§ CONSIGNE 1: Dans l'article sur la grosse altise, réécrivez plus brièvement le paragraphe qui commence par « Le principal moyen de maitriser » en conservant ses faits essentiels.
§ CONSIGNE 2: Énumérez tout ce que l'article sur la grosse altise annonce présenter dans sa dernière phrase.
§ CONSIGNE 3: Recopiez l'article sur la grosse altise, en commençant par « Le principal moyen » et en continuant jusqu'à « de Terres Inovia. ».

Gestion des adultes de grosse altise dans un contexte en évolution

Arnaud Micheneau – Terres Inovia

Le principal moyen de maitriser le risque associé aux adultes de la grosse altise repose sur une stratégie d’esquive : obtenir un colza à plus de 3 feuilles au moment de l’arrivée de l’insecte. Lorsque cet objectif n’est pas atteint, il s’agit alors d’être attentif et réactif pour intervenir si la parcelle est en danger. Cet article présente la stratégie à adopter, les solutions disponibles et les recommandations de Terres Inovia.

§ DOCUMENTS FOURNIS:
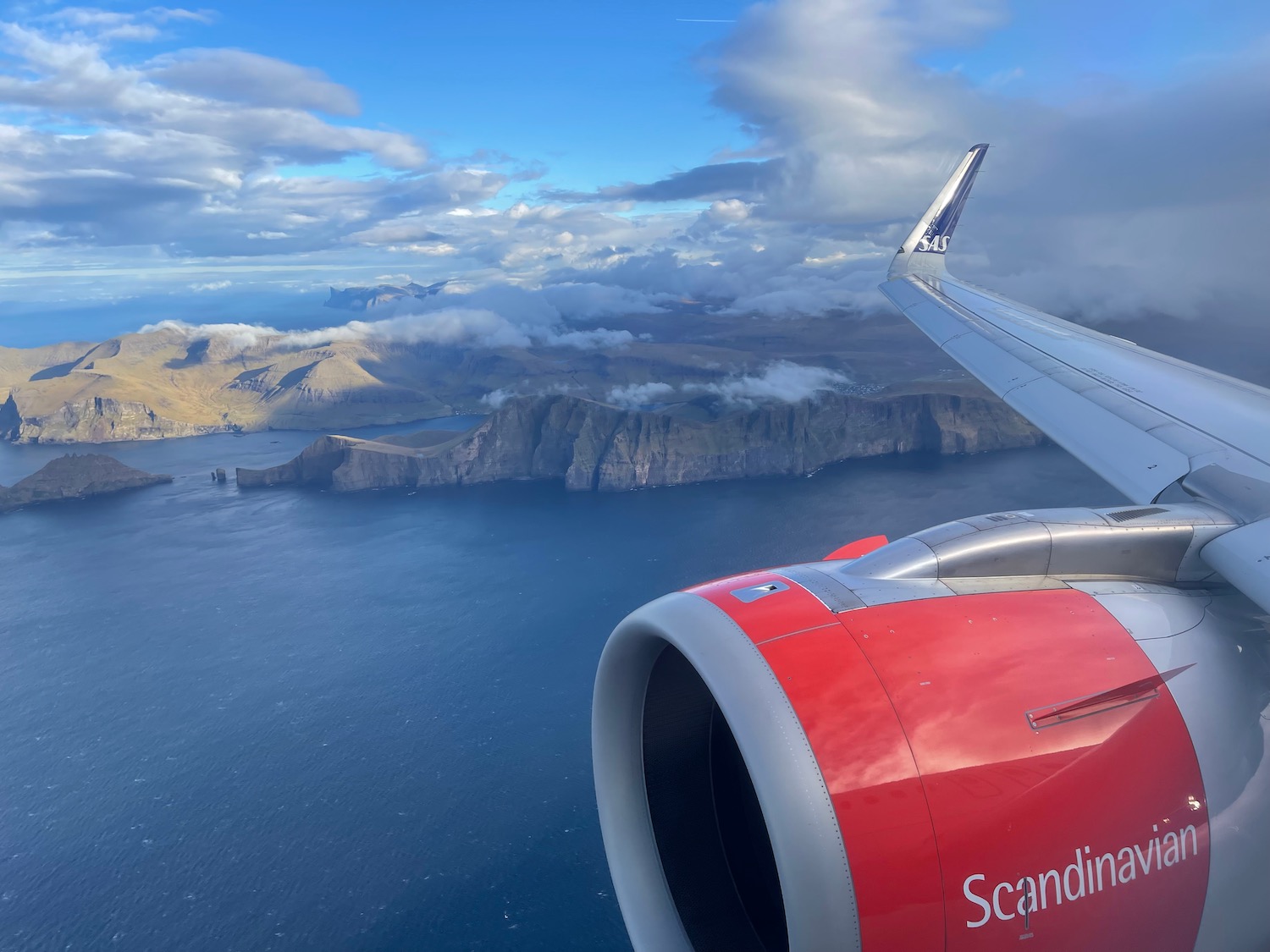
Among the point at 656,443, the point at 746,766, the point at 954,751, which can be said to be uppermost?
the point at 954,751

§ RÉSULTAT 1: Contre les adultes de grosse altise, la stratégie principale est l'esquive : avoir un colza à plus de 3 feuilles quand l'insecte arrive. Si cet objectif n'est pas atteint, il faut rester attentif et réactif pour intervenir lorsque la parcelle est en danger. L'article expose la stratégie à adopter, les solutions disponibles et les recommandations de Terres Inovia.

§ RÉSULTAT 2:
- la stratégie à adopter
- les solutions disponibles
- les recommandations de Terres Inovia

§ RÉSULTAT 3:
Le principal moyen de maitriser le risque associé aux adultes de la grosse altise repose sur une stratégie d’esquive : obtenir un colza à plus de 3 feuilles au moment de l’arrivée de l’insecte. Lorsque cet objectif n’est pas atteint, il s’agit alors d’être attentif et réactif pour intervenir si la parcelle est en danger. Cet article présente la stratégie à adopter, les solutions disponibles et les recommandations de Terres Inovia.